### GIVEN EXERCISE
Pick out every line in the records below that contains the word "point", and copy those lines.

### DATA SUPPLIED
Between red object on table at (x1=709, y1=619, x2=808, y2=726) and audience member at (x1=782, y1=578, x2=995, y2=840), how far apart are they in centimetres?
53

...

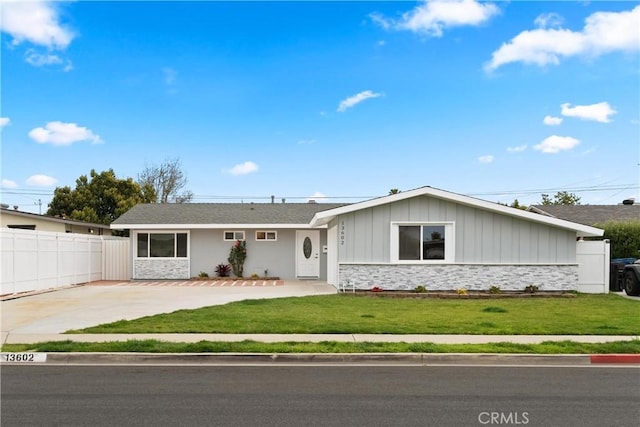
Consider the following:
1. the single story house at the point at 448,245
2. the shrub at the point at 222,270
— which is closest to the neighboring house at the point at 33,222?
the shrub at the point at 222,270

### ANSWER TO THIS TASK
1. the single story house at the point at 448,245
2. the shrub at the point at 222,270
— which is closest to the neighboring house at the point at 33,222?
the shrub at the point at 222,270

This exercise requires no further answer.